As I walked my dog by the Catholic cemetery that borders my condo Monday morning, I heard echoes of Taps ring through the air and reflected on the dead who were being honored this past Memorial Day Weekend — men and women who gave their lives in service to our country and its highest ideals.
How do we honor the dead? Do we do so by going on picnics or taking part in Memorial Day sales, worshipping at the altar of the great god of consumerism? Do we sleep late or binge watch a favorite TV show? Do we go to the lakes or the mountains or the shore to relish the beauty of this incredible country that was bought with a price?
Or do we do the patriotic thing and not simply pay lip service to their sacrifice but rather sacrifice some of our time, energy and effort to maintain this democracy.
Lately, I have been growing increasingly frustrated by the lack of outrage that results from escalating level of egregious acts by the current administration. Like the proverbial frog in the boiling water, incidents that would have dominated the news for weeks on end with a previous administration get drowned out by the next unbelievable action and now, we have seemingly grown used to it.
That is how totalitarian rule takes root — when what was previously considered inconceivable becomes “just one more thing” and what was unacceptable becomes normalized. Norms and standards are relegated to the dustbin of history.

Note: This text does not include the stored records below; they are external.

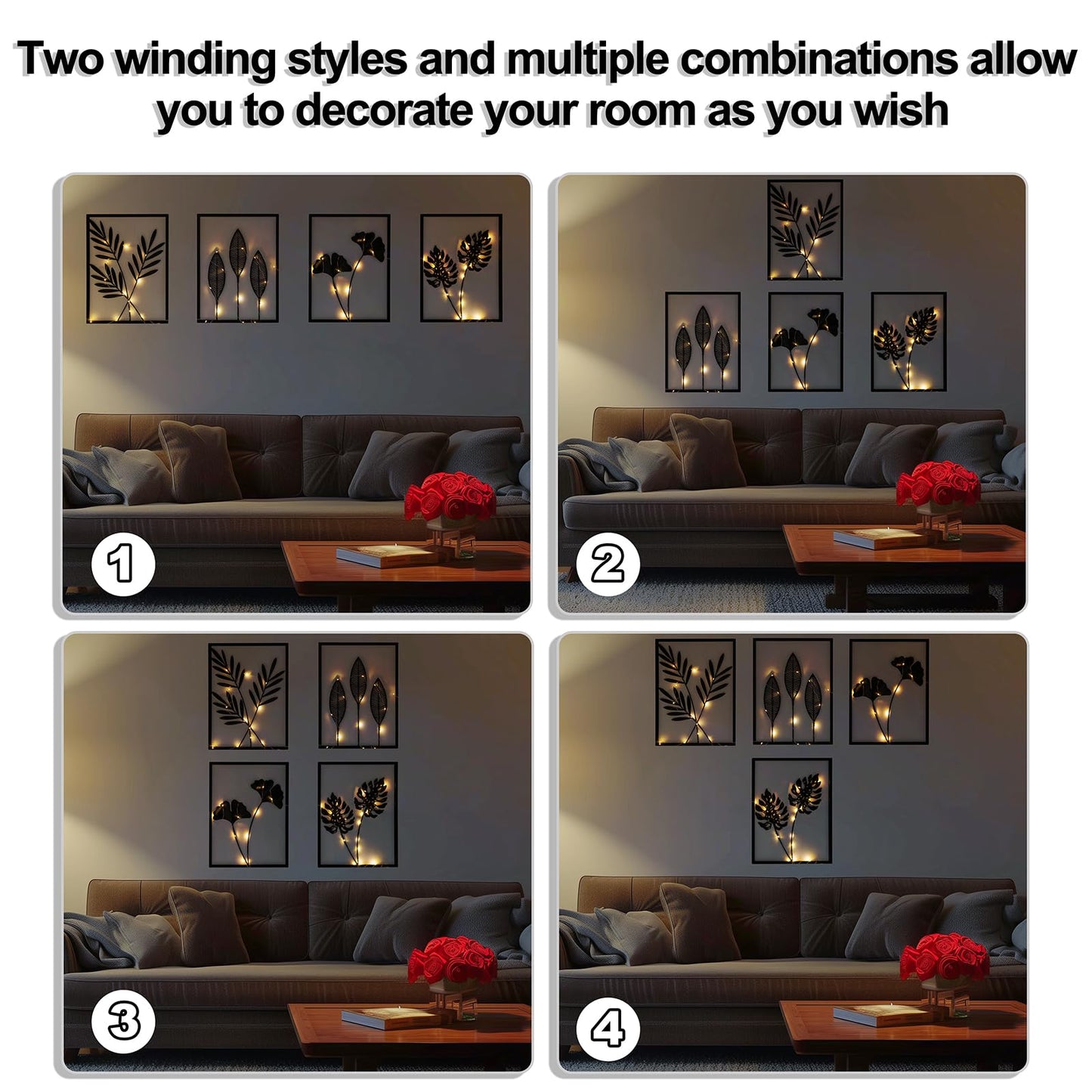 Two winding styles and multiple combinations allow you to decorate your room as you wish

1

2

3

4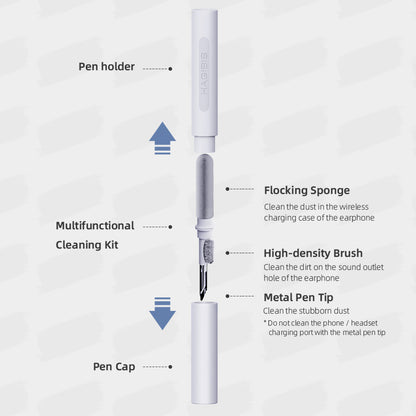 Pen holder

HAGIBIS

Flocking Sponge
Clean the dust in the wireless charging case of the earphone

Multifunctional Cleaning Kit

High-density Brush
Clean the dirt on the sound outlet hole of the earphone

Metal Pen Tip
Clean the stubborn dust
* Do not clean the phone / headset charging port with the metal pen tip

Pen Cap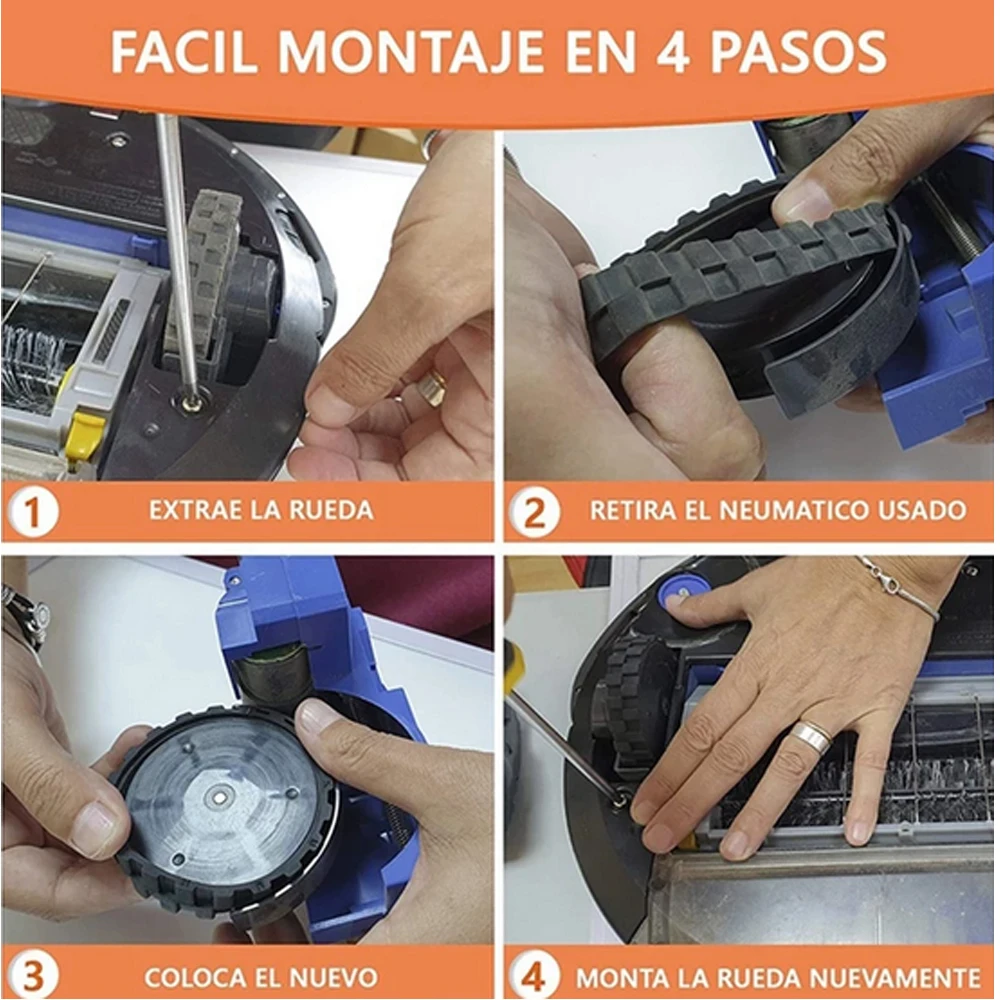 FACIL MONTAJE EN 4 PASOS

1 EXTRAE LA RUEDA

2 RETIRA EL NEUMATICO USADO

3 COLOCA EL NUEVO

4 MONTA LA RUEDA NUEVAMENTE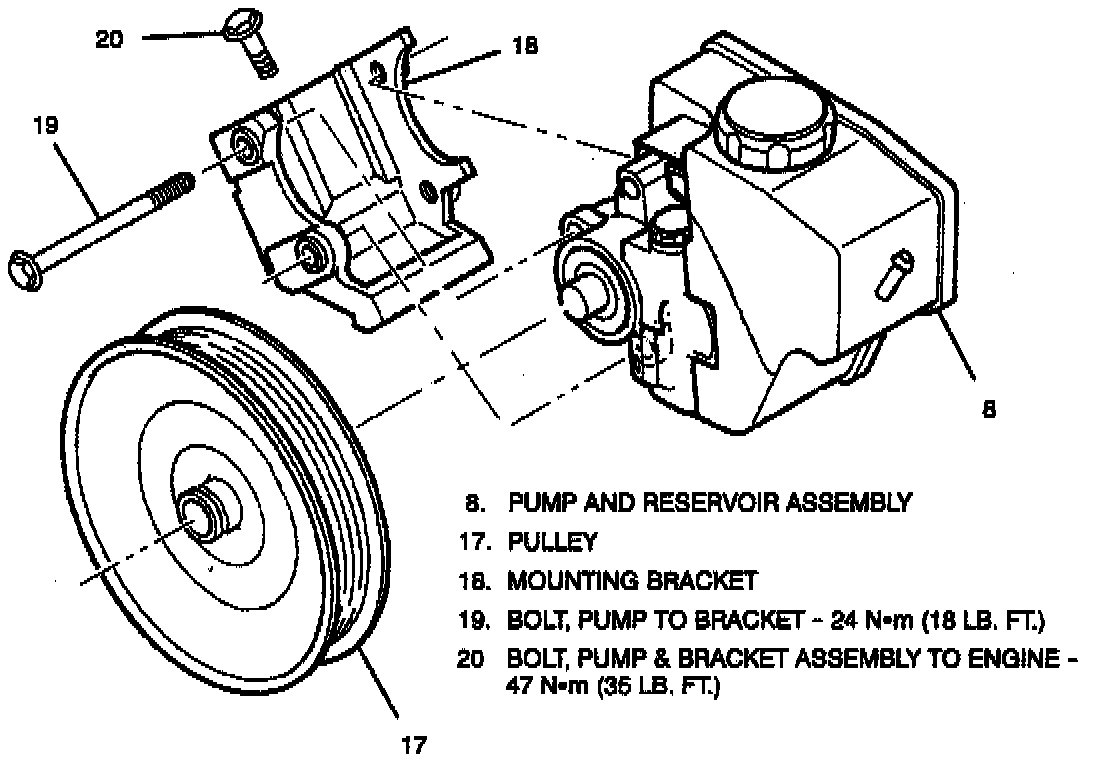 20

18

19

8

17

8. PUMP AND RESERVOIR ASSEMBLY
17. PULLEY
18. MOUNTING BRACKET
19. BOLT, PUMP TO BRACKET - 24 N•m (18 LB. FT.)
20 BOLT, PUMP & BRACKET ASSEMBLY TO ENGINE - 47 N•m (35 LB. FT.)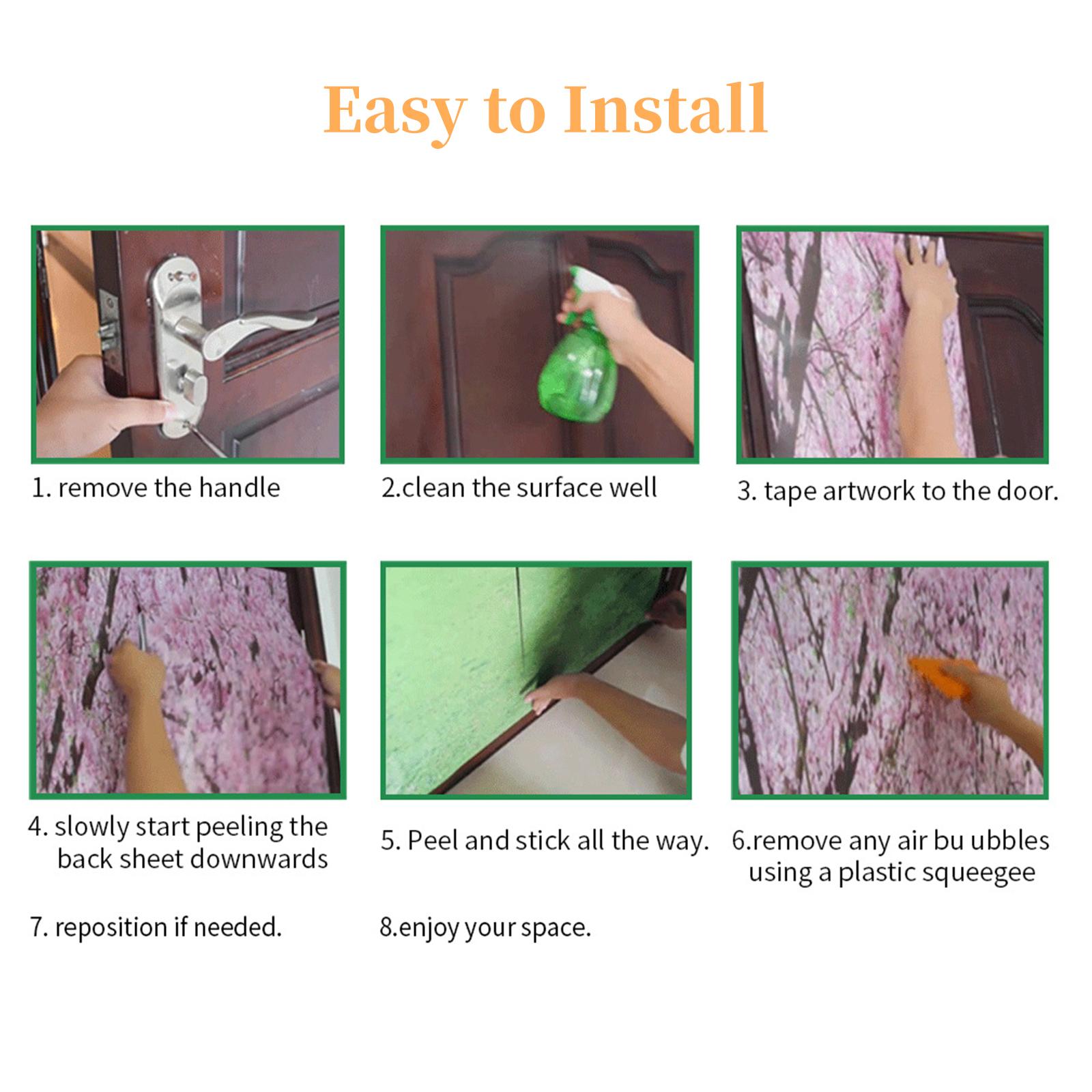 Easy to Install

1. remove the handle

2.clean the surface well

3. tape artwork to the door.

4. slowly start peeling the back sheet downwards

5. Peel and stick all the way.

6.remove any air bu ubbles using a plastic squeegee

7. reposition if needed.

8.enjoy your space.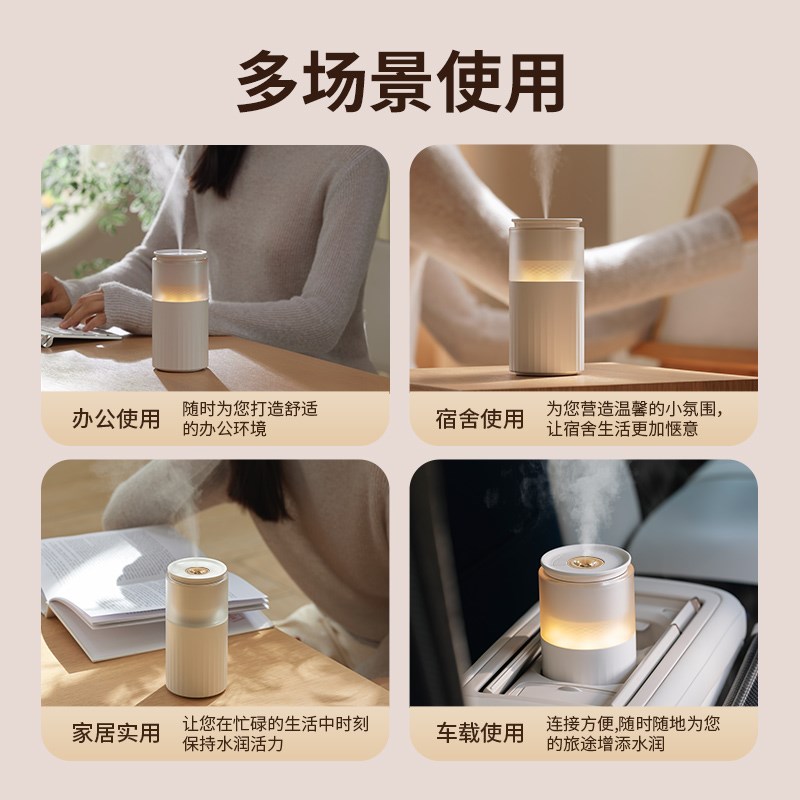 多场景使用

办公使用
随时为您打造舒适的办公环境

宿舍使用
为您营造温馨的小氛围，让宿舍生活更加惬意

家居实用
让您在忙碌的生活中时刻保持水润活力

车载使用
连接方便,随时随地为您的旅途增添水润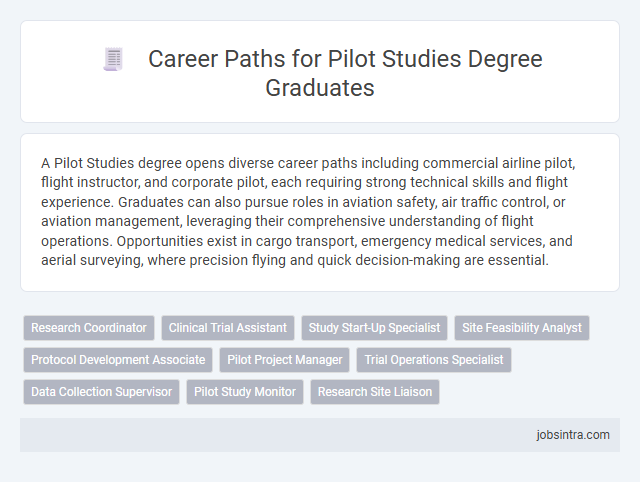 Career Paths for Pilot Studies Degree Graduates

A Pilot Studies degree opens diverse career paths including commercial airline pilot, flight instructor, and corporate pilot, each requiring strong technical skills and flight experience. Graduates can also pursue roles in aviation safety, air traffic control, or aviation management, leveraging their comprehensive understanding of flight operations. Opportunities exist in cargo transport, emergency medical services, and aerial surveying, where precision flying and quick decision-making are essential.

Research Coordinator
Clinical Trial Assistant
Study Start-Up Specialist
Site Feasibility Analyst
Protocol Development Associate
Pilot Project Manager
Trial Operations Specialist
Data Collection Supervisor
Pilot Study Monitor
Research Site Liaison

jobsintra.com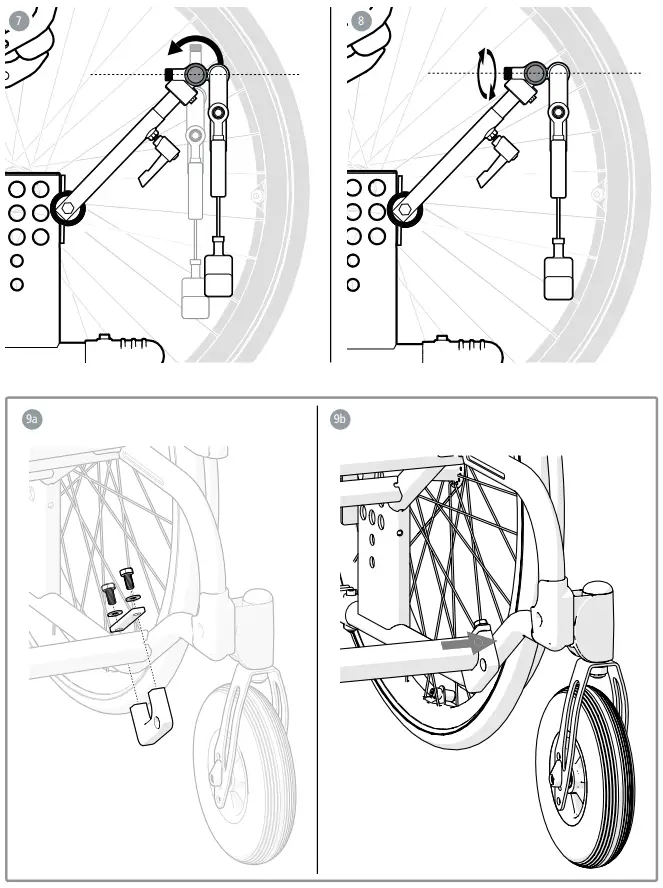 7

8

9a

9b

In just the past week, we heard the leader of this country (inaccurately) call for a charge of treason that would result in the death penalty to be applied to law enforcement officers who were simply fulfilling their duty; saw him while on foreign soil side with a brutal dictator who starves and murders his people against the former vice president of the United States; witness him distributing false and doctored video of the person who is second in line to assume his office if he were to die; and discovered that his administration covered up information about deaths of children seeking asylum, which could have impacted the midterm elections; and is now seeking to weaponize National Intelligence for political purposes.
And that is just the tip of the iceberg. Every day, it is something more heinous and intolerable, yet the sheer volume leads all of it to be drowned out, white noise that absorbs the death of democracy.
But what is most disturbing in this slide into what is becoming an increasingly authoritarian regime is the utter silence of so many elected leaders from his party. The rule of law is not intended to be partisan, and yet in the face of a stonewalling administrative branch that is seeking to cover up acts that are clearly obstructing the pursuit of justice, rare is any profile of courage who not only raises a concern but actually does something to stand up for the Constitution.
There are clarion calls from those who were leaders in the Department of Justice, National Intelligence, the State Department and military, of both political parties, making it clear that what is transpiring is not normal, not acceptable, and not conducive to that actions of a democratic nation.
Yet from elected GOP leaders who took a pledge to support and defend the Constitution of the United States, we hear crickets.
So my question this Memorial Day is how do we honor the dead? Do we take the time to ACTUALLY READ the Mueller Report rather than have someone tell us what it says?; to dig beyond the headlines to understand what it means when Intelligence is weaponized and why ignoring subpoenas and oversight is so dangerous?; do we pick up our phones and raise concerns, letting leaders of both parties know that we care more about our national values than we do about one elected leader.
Or do we simply let the water around us get hotter as we see democracy die?
Margaret Mead said, “Never doubt that a small group of thoughtful, committed, citizens can change the world. Indeed, it is the only thing that ever has.” And right now, we need to honor those who died in service to their country by being thoughtful, committed citizens. We need to continue to not grow weary in doing what is right, even if it seems fruitless and overwhelming.
If we don’t engage in activism and allow the kind of graft, lies and corruption that are daily becoming more apparent and yet somehow more acceptable, in the end, the deaths of all who died in service to our ideals will be in vain.
Abraham Lincoln concluded his famous Gettysburg Address by saying, “It is for us the living, rather, to be dedicated here to the unfinished work which they who fought here have thus far so nobly advanced It is rather for us to be here dedicated to the great task remaining before us — that from these honored dead we take increased devotion to that cause for which they gave the last full measure of devotion — that we here highly resolve that these dead shall not have died in vain — that this nation, under God, shall have a new birth of freedom — and that government of the people, by the people, for the people, shall not perish from the earth.”
How do we honor the dead? By demanding transparency, honesty and fidelity to the rule of law and taking the time and putting in the effort to move beyond whatever partisan blinders we may have one.
We honor the dead by caring enough about what they laid down their lives for, to stand up for not just the flag or the anthem but the values of the United States and its Constitution and laws.